The generic rational approach, more often than not, hides behind masculine ideology and the rhetoric of rationality to bully, intimidate, and ultimately silence women, people of color, and other vulnerable persons. As often as rationality is used to liberate, it is used to oppress and maintain inequality. Rather than prioritizing criticism and discourse, it becomes a legitimized means of stifling marginalized voices to the benefit of privileged white males.
When I originally wrote this essay in 2013, one the leaders of VeganUK was stalking my every move online. He watched everything I posted on my blog, on my public Facebook page, Twitter, etc. He was also screencapping any of this feminist behavior he found objectionable, emailing me with these images as “evidence.” He filled up my inbox with threats to sue me for voicing free speech over public content that I find problematic and sexist.
For any woman who has been a victim of violence at the hands of men who have stalked them (and there are many), it should be clear how behavior of this kind is both inappropriate and violent. And it is gendered. It is a classic technique wielded to threaten, frighten, and control women. Apparently, free speech, rational thought, and criticism are appropriate only when they do not target privileged white men. I say this because feminist rationalists are abused in similar ways as a matter of course. The rationality movement is systematically seeking to erase women’s skepticism.
Until it went defunct sometime in 2015, The Abolitionist was also hosting my work without my permission. I contacted four VeganUK administrators explicitly requesting that my work be removed, as I had no desire to be associated in any way with a group that promotes anti-feminist sentiment. All refused my request; insisting that my work was not mine to control.
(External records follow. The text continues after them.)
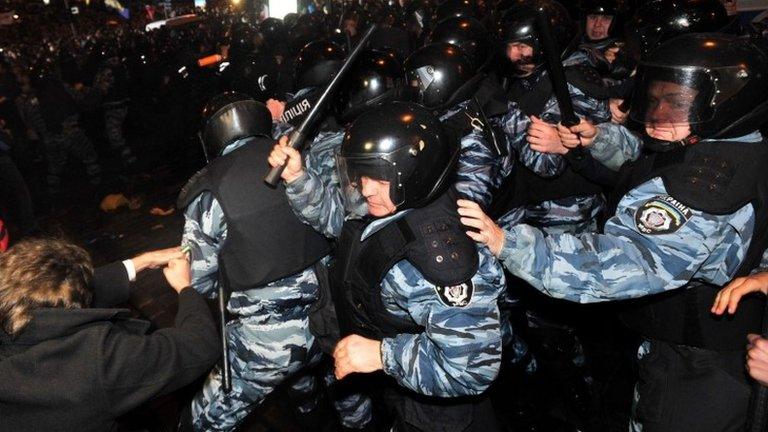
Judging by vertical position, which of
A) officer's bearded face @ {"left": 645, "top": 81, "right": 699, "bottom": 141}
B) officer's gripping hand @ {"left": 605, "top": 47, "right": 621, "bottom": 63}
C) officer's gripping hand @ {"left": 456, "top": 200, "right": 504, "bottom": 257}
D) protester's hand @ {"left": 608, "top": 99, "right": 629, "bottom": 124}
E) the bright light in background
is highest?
officer's bearded face @ {"left": 645, "top": 81, "right": 699, "bottom": 141}

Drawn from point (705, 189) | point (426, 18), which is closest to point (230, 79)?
point (426, 18)

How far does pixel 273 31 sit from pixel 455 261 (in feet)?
36.1

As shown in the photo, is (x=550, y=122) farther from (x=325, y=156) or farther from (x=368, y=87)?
(x=325, y=156)

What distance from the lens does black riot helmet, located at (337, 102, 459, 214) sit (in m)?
2.19

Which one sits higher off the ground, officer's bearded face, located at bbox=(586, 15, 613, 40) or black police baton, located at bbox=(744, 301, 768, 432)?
officer's bearded face, located at bbox=(586, 15, 613, 40)

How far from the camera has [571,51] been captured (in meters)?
4.26

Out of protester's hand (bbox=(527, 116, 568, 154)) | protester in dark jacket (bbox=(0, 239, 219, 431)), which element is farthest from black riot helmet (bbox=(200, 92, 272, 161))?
protester's hand (bbox=(527, 116, 568, 154))

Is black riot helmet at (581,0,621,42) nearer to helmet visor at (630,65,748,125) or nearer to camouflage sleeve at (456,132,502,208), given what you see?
camouflage sleeve at (456,132,502,208)

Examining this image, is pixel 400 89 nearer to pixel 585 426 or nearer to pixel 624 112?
pixel 624 112

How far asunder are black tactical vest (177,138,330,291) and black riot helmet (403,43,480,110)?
1.29 meters

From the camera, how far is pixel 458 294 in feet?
6.52

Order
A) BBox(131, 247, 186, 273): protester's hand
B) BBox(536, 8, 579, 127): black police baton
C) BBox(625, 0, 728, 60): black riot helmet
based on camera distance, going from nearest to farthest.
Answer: BBox(536, 8, 579, 127): black police baton < BBox(131, 247, 186, 273): protester's hand < BBox(625, 0, 728, 60): black riot helmet

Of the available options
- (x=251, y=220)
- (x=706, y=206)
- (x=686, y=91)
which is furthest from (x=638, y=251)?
(x=251, y=220)

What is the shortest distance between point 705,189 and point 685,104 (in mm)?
426
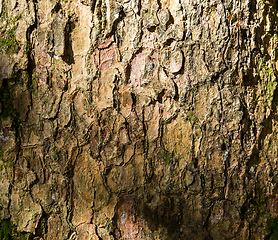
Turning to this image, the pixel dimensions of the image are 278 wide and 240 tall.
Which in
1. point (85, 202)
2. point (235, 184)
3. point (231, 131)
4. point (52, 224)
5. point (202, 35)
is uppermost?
point (202, 35)

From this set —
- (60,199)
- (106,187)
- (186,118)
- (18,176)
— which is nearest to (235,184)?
(186,118)

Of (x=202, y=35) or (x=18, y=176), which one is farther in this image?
(x=18, y=176)

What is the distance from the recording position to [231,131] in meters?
0.96

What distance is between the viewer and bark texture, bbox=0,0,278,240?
3.12ft

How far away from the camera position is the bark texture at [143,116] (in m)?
0.95

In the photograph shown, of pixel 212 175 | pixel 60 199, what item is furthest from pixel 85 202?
pixel 212 175

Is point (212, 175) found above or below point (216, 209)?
above

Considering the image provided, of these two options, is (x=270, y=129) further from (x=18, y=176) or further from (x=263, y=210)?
(x=18, y=176)

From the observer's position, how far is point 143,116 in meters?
0.98

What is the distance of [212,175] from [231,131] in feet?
0.58

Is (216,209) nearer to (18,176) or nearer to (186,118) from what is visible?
(186,118)

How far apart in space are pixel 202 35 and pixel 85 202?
773 mm

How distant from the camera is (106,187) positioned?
101 centimetres

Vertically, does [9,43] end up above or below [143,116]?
above
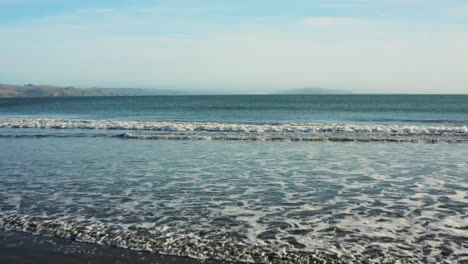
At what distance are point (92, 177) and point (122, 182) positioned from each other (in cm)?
155

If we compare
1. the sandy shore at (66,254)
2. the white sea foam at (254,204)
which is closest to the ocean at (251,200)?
the white sea foam at (254,204)

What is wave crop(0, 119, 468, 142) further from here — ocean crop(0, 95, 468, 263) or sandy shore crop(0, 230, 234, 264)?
sandy shore crop(0, 230, 234, 264)

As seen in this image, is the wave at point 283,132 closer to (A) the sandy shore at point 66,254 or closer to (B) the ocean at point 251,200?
(B) the ocean at point 251,200

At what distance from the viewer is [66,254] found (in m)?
8.79

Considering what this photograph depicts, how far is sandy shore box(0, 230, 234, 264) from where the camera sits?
27.8ft

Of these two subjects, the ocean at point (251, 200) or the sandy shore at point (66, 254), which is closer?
the sandy shore at point (66, 254)

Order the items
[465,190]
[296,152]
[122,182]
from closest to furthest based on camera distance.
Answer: [465,190]
[122,182]
[296,152]

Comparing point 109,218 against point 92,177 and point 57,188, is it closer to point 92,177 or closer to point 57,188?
point 57,188

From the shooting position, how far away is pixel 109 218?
11172 millimetres

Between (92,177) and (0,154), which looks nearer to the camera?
(92,177)

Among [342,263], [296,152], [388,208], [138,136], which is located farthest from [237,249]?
[138,136]

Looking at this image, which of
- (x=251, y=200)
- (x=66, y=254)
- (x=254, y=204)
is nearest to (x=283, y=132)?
(x=251, y=200)

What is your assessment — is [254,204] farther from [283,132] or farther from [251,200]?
[283,132]

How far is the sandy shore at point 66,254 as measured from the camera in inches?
333
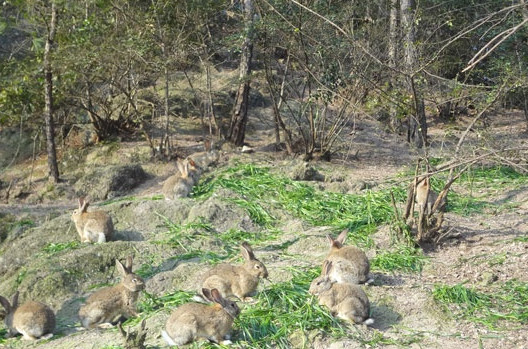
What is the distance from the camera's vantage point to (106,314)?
819 centimetres

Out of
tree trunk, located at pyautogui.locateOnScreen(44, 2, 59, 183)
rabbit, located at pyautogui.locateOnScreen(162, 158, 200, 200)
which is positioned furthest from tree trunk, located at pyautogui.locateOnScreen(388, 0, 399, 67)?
tree trunk, located at pyautogui.locateOnScreen(44, 2, 59, 183)

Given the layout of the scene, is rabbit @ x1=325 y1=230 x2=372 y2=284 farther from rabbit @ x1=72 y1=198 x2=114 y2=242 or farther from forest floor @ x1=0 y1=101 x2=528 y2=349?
rabbit @ x1=72 y1=198 x2=114 y2=242

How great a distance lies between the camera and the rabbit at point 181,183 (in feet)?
43.0

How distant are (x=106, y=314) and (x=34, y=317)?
32.6 inches

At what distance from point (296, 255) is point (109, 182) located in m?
7.16

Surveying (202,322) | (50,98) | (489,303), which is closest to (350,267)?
(489,303)

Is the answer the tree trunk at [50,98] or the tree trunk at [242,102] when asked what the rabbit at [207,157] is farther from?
the tree trunk at [50,98]

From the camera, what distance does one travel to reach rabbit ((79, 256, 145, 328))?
8188 millimetres

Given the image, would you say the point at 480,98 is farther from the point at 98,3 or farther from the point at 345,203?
the point at 98,3

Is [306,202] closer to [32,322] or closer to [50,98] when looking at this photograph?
[32,322]

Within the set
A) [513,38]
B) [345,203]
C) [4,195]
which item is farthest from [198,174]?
[513,38]

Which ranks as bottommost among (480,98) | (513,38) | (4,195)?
(4,195)

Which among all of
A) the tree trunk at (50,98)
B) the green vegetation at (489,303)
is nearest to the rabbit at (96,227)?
the green vegetation at (489,303)

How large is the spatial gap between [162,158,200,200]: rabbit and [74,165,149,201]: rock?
2621mm
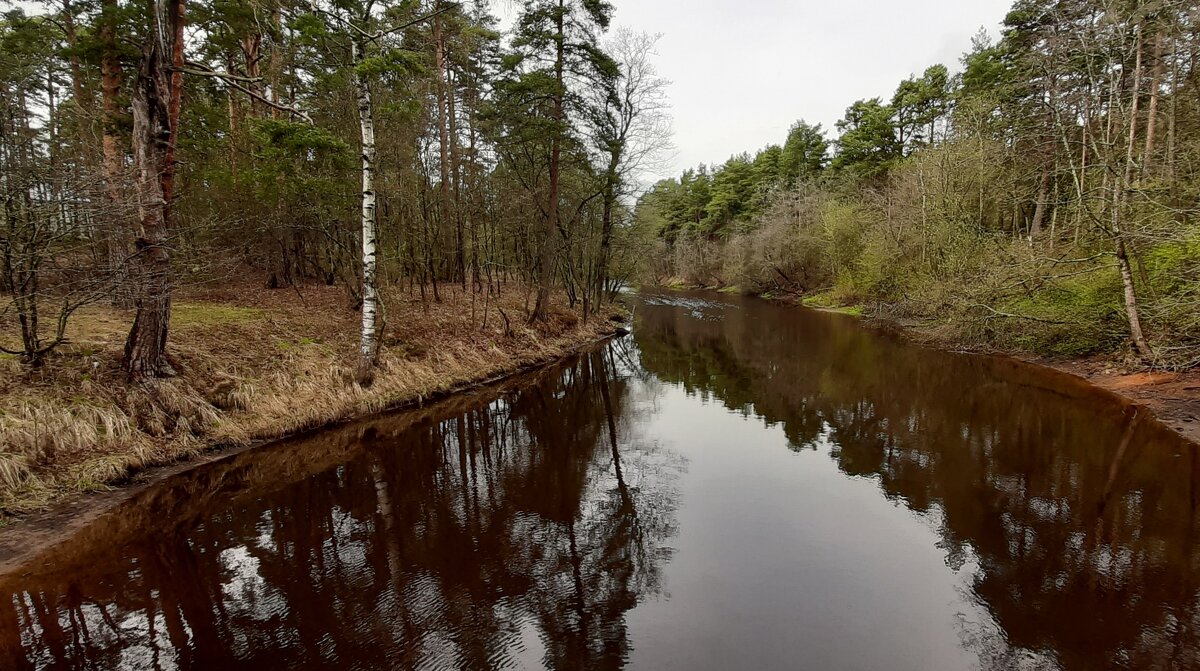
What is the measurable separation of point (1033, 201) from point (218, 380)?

Although I had signed no copyright, they took my volunteered efforts to be the sole property of VeganUK.
For a group that claims to promote science, rationality, and integrity, I was quite shocked that academic dishonesty and blatant theft were actually being defended. I was informed, more than once, that it was up to them to decide what to do with my work. But, then, science has a long history of appropriating the ideas and discoveries of women for patriarchal legacies. This would become an important life lesson for me as a female scientist and academic.
When men can’t shut women up with language of authority, power, and knowledge (more “sophisticated” and legitimated means of controlling women), they simply revert to the tried and true method of harassing and threatening them. When that doesn’t work, they can rip the carpet out from under marginalized folks by stealing their contributions and rendering them invisible. Sadly, it works. Science has been effectively doing so for over 200 years.
Privilege will always try to silence others to protect itself. But, as always, onwards and upwards. I’m still a scientist, I’m still an atheist, I still value rationality . . . I just keep a skeptical woman’s eye on it all from a safe distance. The vegan rationality community is a dangerous space for many critical thinking women, and it’s nothing I want to be a part of. My efforts here are shared in hopes of reaching readers who value social justice and critical thinking, and those women who might be comforted in knowing they are not alone in their experiences.